# Ventilation



## lizardstowe (Sep 6, 2005)

How are most of you guys adding ventilation to your vivs? All of my current tanks are not ventilated which is adding to the problem of the front glass fogging. I’m a very hot natured person and can’t live in a 75 degree house. I’m currently building 10gal verts that I’ve drilled (1/2” holes) for drainage and a mist nozzle. I also drilled a hole in the back which I plan to use as a vent. I drilled the ½” hole in the back over which I glued a cube (The cube is 1 ½”. I built it out of acrylic; the front top and bottom are solid. I drilled 1” holes in the sides and covered them with Aluminum screen.). On the outside of the tank I plan to attach a fan (CPU cooling fan) which I’ll convert to AC. When I get the glass cut for the front top section I’m going to drill three or four 2/8” holes to let the air flow out. When I get the fans wired I’ll put them on a timer to turn them on a few minutes after misting. I want to grow some miniature orchids in the tank so I hope all of this should help with that as well as clear the front of fog. This seems like a lot of work to add a bit of a breeze to the tank (not to say it isn’t fun) so I was curious as to what everyone else was doing?


----------



## defaced (May 23, 2005)

For this you'd probably best off searching because everone uses something different. Most people use minor variations of what you're doing: computer fan used to circulate outside air through the viv. I don't use anything right now but am thinking about some different options. Condensation is of no concernt to me, but flys are.


----------



## lizardstowe (Sep 6, 2005)

You mean, getting out?


----------



## DaSlackMan (Feb 3, 2006)

As Mike stated above, everyone has a prefered method.

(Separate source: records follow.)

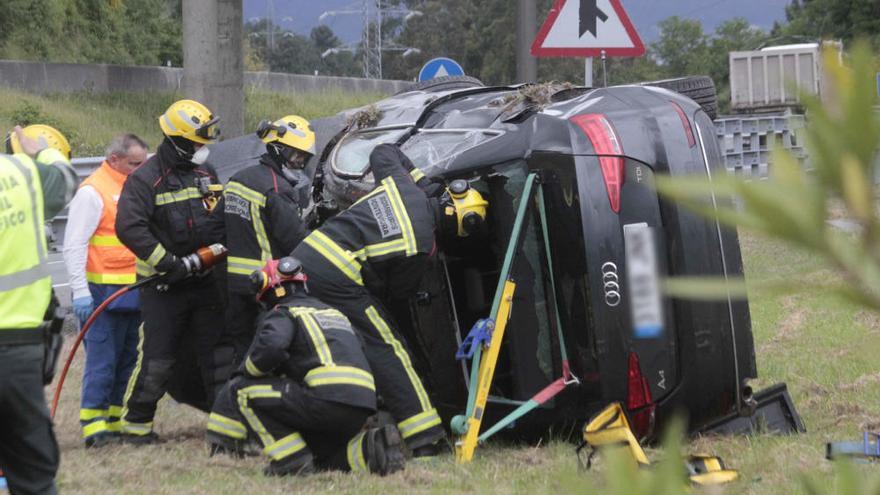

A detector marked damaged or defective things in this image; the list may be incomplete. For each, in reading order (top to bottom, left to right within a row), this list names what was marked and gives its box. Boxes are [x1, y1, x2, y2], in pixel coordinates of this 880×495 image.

overturned black audi a4 [208, 76, 804, 442]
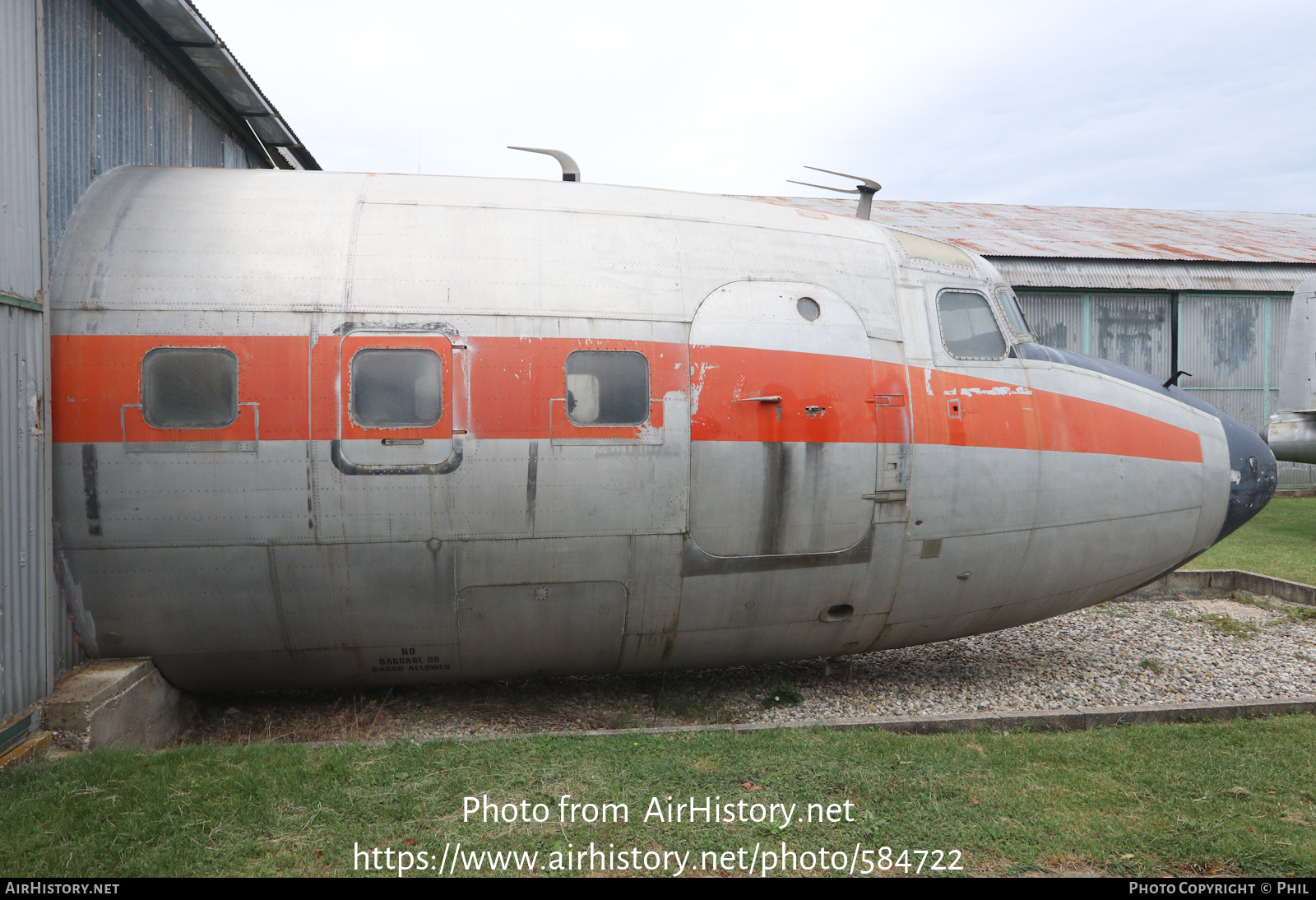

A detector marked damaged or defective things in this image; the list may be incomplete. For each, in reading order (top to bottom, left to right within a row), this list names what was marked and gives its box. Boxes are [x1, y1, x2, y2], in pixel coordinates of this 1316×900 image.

rusty corrugated roof [742, 197, 1316, 262]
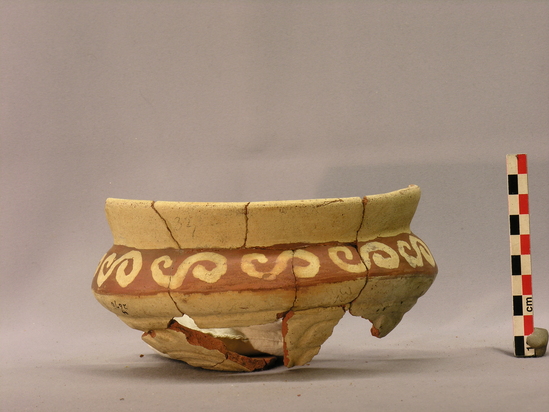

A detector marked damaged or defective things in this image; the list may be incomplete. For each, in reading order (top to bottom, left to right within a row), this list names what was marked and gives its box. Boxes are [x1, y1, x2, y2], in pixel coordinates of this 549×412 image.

chipped rim [106, 185, 420, 249]
broken ceramic bowl [93, 185, 436, 372]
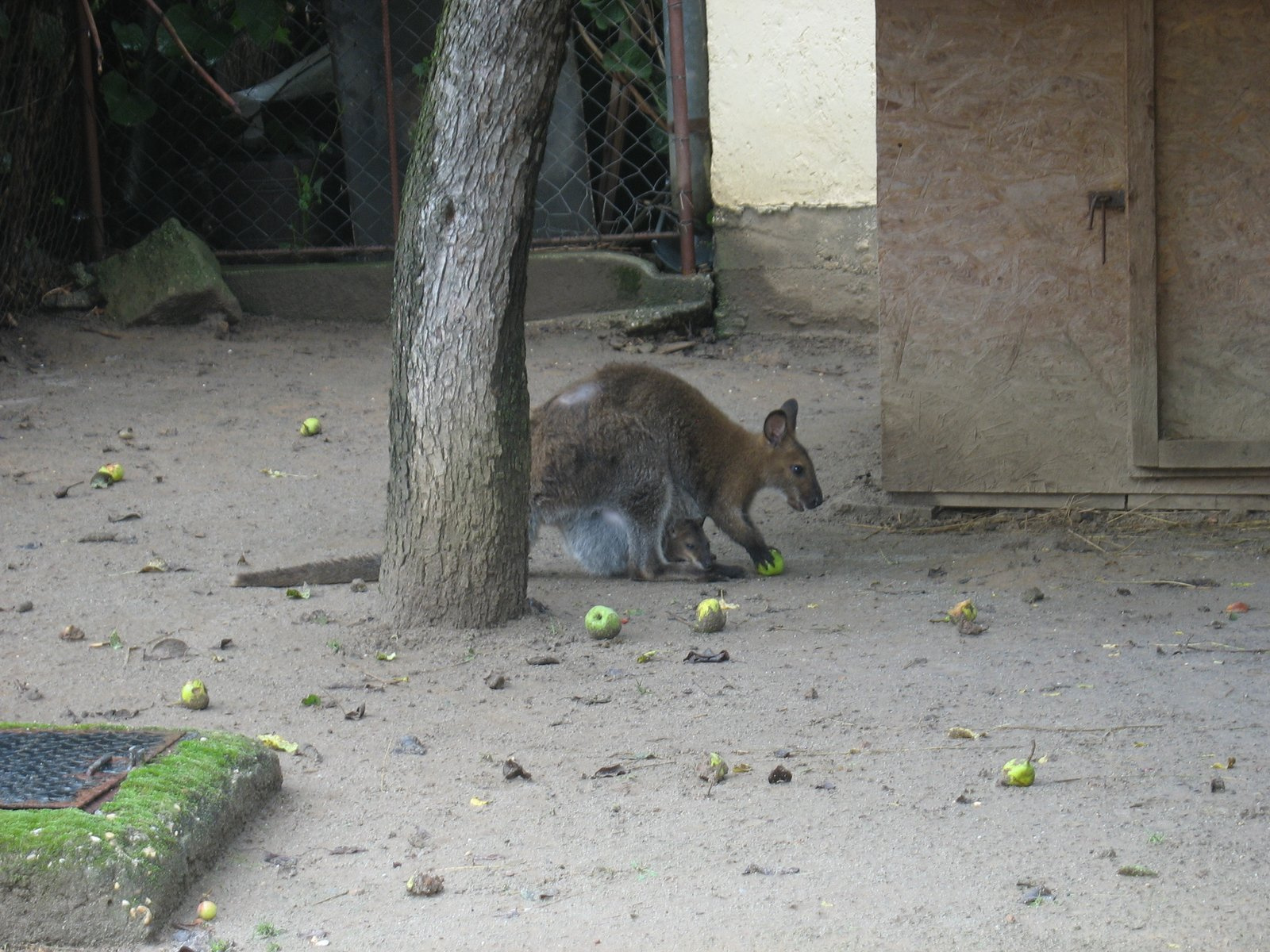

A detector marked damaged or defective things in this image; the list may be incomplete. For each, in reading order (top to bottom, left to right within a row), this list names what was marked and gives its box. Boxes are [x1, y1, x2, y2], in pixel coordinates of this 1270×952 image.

This is what I have done with my viv in order to deal with condensation.. Not necessarily the right way, but it works for me. You may need to scroll down a bit.

http://www.dendroboard.com/phpBB2/viewt ... c&start=75


----------



## lizardstowe (Sep 6, 2005)

So the fans do the trick? What's you lid like, I couldn't tell from the pics. I mean is it screen or glass with holes for the fans to blow out?


----------



## DaSlackMan (Feb 3, 2006)

The lid is the stock glass cover that came with the tank. I just flipped it around and made the back the front. Normally the plastic strip is set in the back of the lid in order for an aquarist to feed tubing or what not into the tank.

The fans do work. They blow/exhaust air through the no see um netting (the mesh used with no see um netting is very tight-keeps the FF from escaping) which I siliconed over the holes that I cut.


----------



## defaced (May 23, 2005)

> You mean, getting out?


Yes. Even on overhead surfaces, flys get out. After 5 years of dealing with them, I've sealed all my tanks and enjoy very very few excapee's. If I ever get the time/money to do some glass fabricating, I'll add vents and such, but I'm in no hurry. Between school and work, I have very little time to worry about condensation.


----------